Brief:
Output the data word for word, dropping every image.

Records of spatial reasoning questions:
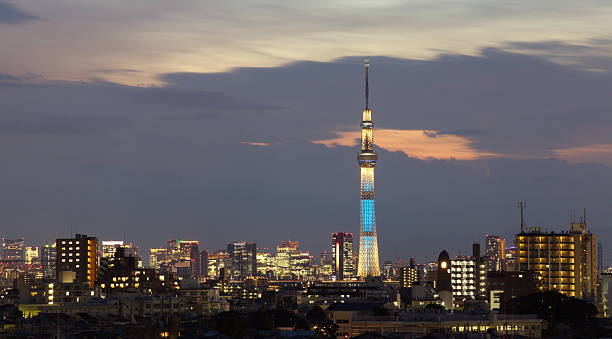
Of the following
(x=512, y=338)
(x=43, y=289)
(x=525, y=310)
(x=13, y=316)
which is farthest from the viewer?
(x=43, y=289)

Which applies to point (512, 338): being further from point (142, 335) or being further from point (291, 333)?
point (142, 335)

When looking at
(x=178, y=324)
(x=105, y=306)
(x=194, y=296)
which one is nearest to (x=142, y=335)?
(x=178, y=324)

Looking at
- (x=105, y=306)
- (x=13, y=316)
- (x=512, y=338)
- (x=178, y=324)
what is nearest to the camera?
(x=512, y=338)

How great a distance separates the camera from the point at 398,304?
167m

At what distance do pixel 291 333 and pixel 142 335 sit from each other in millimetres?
11939

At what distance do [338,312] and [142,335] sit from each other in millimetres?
31108

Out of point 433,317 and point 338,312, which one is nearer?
point 433,317

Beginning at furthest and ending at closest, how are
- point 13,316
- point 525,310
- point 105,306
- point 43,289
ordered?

Result of the exercise:
Of the following
(x=512, y=338)
(x=43, y=289)
(x=525, y=310)
(x=13, y=316)
which is farthest from the viewer?
(x=43, y=289)

Which applies to point (512, 338): being further from point (142, 335) or being further from point (291, 333)?
point (142, 335)

When looking at
(x=178, y=324)
(x=105, y=306)
(x=194, y=296)
which one is nearest to (x=142, y=335)?
(x=178, y=324)

Looking at
- (x=105, y=306)
- (x=13, y=316)
- (x=512, y=338)
- (x=178, y=324)
what is nearest to the camera?
(x=512, y=338)

How great a distance separates the camera from the point at 398,304?
167m

At what distance do pixel 291 333 and pixel 142 335 sit from each other in millimetres?
11939

At what distance do [338,312] and [142,335] sit from each other in millimetres?
31108

Out of point 433,317 and point 338,312, which one is nearer?
point 433,317

Beginning at furthest and ending at closest, how are
- point 13,316
- point 525,310
- point 105,306
- point 43,289
ordered?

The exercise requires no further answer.